— Begin —

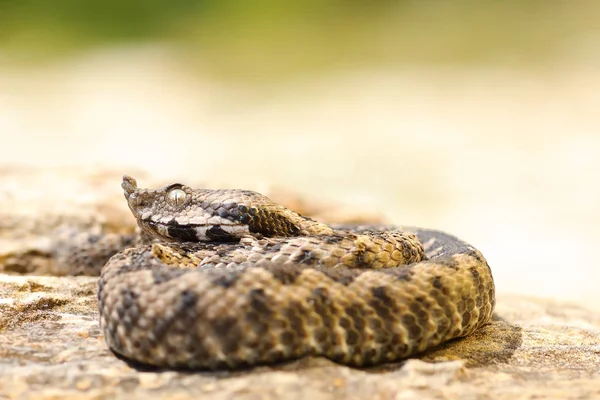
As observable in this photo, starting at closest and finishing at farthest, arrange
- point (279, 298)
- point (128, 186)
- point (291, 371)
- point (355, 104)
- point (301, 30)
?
point (291, 371)
point (279, 298)
point (128, 186)
point (355, 104)
point (301, 30)

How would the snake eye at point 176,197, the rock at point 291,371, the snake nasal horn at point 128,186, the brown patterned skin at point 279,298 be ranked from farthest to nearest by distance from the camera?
the snake nasal horn at point 128,186 → the snake eye at point 176,197 → the brown patterned skin at point 279,298 → the rock at point 291,371

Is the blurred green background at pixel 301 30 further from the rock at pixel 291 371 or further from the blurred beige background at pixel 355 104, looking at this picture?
the rock at pixel 291 371

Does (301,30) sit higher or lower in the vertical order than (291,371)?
higher

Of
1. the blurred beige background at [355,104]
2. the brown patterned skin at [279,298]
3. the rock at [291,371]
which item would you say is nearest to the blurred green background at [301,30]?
the blurred beige background at [355,104]

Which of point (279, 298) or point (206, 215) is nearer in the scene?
point (279, 298)

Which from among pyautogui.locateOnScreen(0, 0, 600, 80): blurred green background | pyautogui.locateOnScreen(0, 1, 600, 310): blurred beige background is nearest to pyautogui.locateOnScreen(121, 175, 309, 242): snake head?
pyautogui.locateOnScreen(0, 1, 600, 310): blurred beige background

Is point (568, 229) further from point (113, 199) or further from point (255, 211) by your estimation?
point (255, 211)

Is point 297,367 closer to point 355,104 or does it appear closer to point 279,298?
point 279,298

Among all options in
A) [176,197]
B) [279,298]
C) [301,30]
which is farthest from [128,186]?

— End —

■ Exercise instructions ■
Arrange the lines above as a JSON list of strings, one string per line and blank lines omitted, taking only the stretch from the line containing "Which from among" through the final line, both ends inclusive.

■ Result of this task ■
[
  "Which from among pyautogui.locateOnScreen(0, 0, 600, 80): blurred green background | pyautogui.locateOnScreen(0, 1, 600, 310): blurred beige background is nearest to pyautogui.locateOnScreen(121, 175, 309, 242): snake head?",
  "pyautogui.locateOnScreen(0, 1, 600, 310): blurred beige background",
  "Is point (568, 229) further from point (113, 199) or further from point (255, 211) by your estimation?",
  "point (255, 211)",
  "Is point 297,367 closer to point 355,104 or does it appear closer to point 279,298?",
  "point 279,298",
  "Among all options in",
  "A) [176,197]",
  "B) [279,298]",
  "C) [301,30]",
  "which is farthest from [128,186]?"
]